Institute of Medicine, Department of Molecular and Clinical Medicine/Cardiology, Sahlgrenska Academy, University of Gothenburg, Gothenburg, Sweden; Department of Cardiology, University Hospital Örebro, Örebro, Sweden.
Institute of Medicine, Department of Molecular and Clinical Medicine/Cardiology, Sahlgrenska Academy, University of Gothenburg, Gothenburg, Sweden.
Chest. 2012 Jun;141(6):1431-1440. doi: 10.1378/chest.11-0435. Epub 2011 Oct 20.

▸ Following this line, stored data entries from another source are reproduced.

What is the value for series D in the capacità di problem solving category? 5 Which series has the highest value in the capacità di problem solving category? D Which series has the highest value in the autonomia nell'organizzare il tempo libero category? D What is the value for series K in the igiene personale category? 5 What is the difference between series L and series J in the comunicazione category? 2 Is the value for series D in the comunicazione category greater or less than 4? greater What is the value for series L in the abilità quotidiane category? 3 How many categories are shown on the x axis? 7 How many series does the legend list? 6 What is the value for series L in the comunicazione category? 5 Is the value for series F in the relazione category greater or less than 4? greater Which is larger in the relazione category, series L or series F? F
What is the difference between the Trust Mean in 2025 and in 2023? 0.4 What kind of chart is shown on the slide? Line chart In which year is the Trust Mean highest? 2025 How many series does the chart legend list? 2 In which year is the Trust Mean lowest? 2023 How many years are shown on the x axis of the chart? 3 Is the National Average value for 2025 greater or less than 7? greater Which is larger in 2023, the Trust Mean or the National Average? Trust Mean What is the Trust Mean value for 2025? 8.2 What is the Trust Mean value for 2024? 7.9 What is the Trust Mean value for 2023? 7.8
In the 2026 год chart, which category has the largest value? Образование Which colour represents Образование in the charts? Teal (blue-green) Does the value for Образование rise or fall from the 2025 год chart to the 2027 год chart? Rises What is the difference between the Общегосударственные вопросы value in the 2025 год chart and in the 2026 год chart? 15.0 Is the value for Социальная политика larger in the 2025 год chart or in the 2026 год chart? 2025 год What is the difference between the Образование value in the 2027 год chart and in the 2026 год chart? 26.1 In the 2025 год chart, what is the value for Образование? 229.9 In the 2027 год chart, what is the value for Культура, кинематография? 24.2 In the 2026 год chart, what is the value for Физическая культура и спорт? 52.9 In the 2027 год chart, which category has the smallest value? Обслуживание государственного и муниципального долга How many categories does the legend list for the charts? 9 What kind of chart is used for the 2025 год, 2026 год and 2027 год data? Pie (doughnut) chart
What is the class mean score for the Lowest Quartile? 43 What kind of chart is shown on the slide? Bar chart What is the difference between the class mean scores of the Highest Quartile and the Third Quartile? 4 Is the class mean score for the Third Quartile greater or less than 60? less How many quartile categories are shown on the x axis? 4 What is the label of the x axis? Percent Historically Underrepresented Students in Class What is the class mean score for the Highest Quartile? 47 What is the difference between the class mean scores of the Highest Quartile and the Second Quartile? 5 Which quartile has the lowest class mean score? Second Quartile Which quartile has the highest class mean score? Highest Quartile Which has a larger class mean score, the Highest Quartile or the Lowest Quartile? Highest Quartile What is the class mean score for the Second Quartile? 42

Atrial fibrillation (AF) is common in patients with acute coronary syndromes (ACS). We aimed to describe the value of the CHADS(2) (congestive heart failure, hypertension, age ≥ 75 years, diabetes, prior stroke or transient ischemic attack) score as a risk assessment tool for mortality and stroke in patients with ACS, irrespective of the presence or absence of AF.
Consecutive patients with ACS admitted to the coronary care unit were prospectively included in a risk stratification study. We calculated the CHADS(2) scores from the data collected at admission, and all patients were followed until January 1, 2007, or death.
Of 2,335 patients with ACS in this study, 442 (age 71 ± 8 years, 142 women) had AF. Their mean CHADS(2) score was 1.6 ± 1.4 vs 1.0 ± 1.1 in patients without AF (P < .0001). The all-cause mortality at 10 years was strongly associated with the CHADS(2) score in patients with AF (hazard ratio [HR] and 95% CI per unit increase in the six-grade CHADS(2) score, 1.21 [1.07-1.36]; P = .002), but the same association was also present in patients without AF (HR 1.38 [1.28-1.48], P < .0001), after adjustment for potential confounders. The more complicated GRACE (Global Registry of Acute Coronary Events) risk score provided a better prediction for short- and long-term mortality than the simpler CHADS(2) score (P < .0001). Hospitalization for stroke was significantly associated with the CHADS(2) score in patients without AF (but not in those with AF) after adjustment (HR 1.46 [1.27-1.68], P < .0001).
In patients with ACS, AF is associated with poor prognosis. The CHADS(2) score developed for AF has even greater prognostic value in patients who do not have AF, and it may help to identify patients with high risk for subsequent stroke or death and a need for optimization of risk-reducing treatment.
心房颤动(AF)在急性冠状动脉综合征(ACS)患者中很常见。我们旨在描述 CHADS₂(充血性心力衰竭、高血压、年龄≥75 岁、糖尿病、既往卒中或短暂性脑缺血发作)评分作为评估 ACS 患者死亡率和卒中风险的工具的价值,无论是否存在 AF。
连续纳入入住冠心病监护病房的 ACS 患者进行风险分层研究。我们从入院时收集的数据中计算 CHADS₂评分,所有患者随访至 2007 年 1 月 1 日或死亡。
在这项研究中,2335 例 ACS 患者中有 442 例(年龄 71±8 岁,142 例女性)有 AF。他们的平均 CHADS₂评分为 1.6±1.4,而无 AF 的患者为 1.0±1.1(P<0.0001)。10 年全因死亡率与 AF 患者的 CHADS₂评分密切相关(每增加一个 6 级 CHADS₂评分的单位,风险比[HR]和 95%可信区间为 1.21[1.07-1.36];P=0.002),但在无 AF 的患者中也存在同样的相关性(HR 1.38[1.28-1.48],P<0.0001),调整潜在混杂因素后。更复杂的 GRACE(全球急性冠状动脉事件注册)风险评分比简单的 CHADS₂评分能更好地预测短期和长期死亡率(P<0.0001)。调整后,无 AF 的患者中,因卒中住院与 CHADS₂评分显著相关(但在 AF 患者中无相关性)(HR 1.46[1.27-1.68],P<0.0001)。
在 ACS 患者中,AF 与不良预后相关。专为 AF 开发的 CHADS₂评分在不伴 AF 的患者中具有更大的预后价值,它可能有助于识别具有高风险发生后续卒中和死亡的患者,以及需要优化降低风险治疗的患者。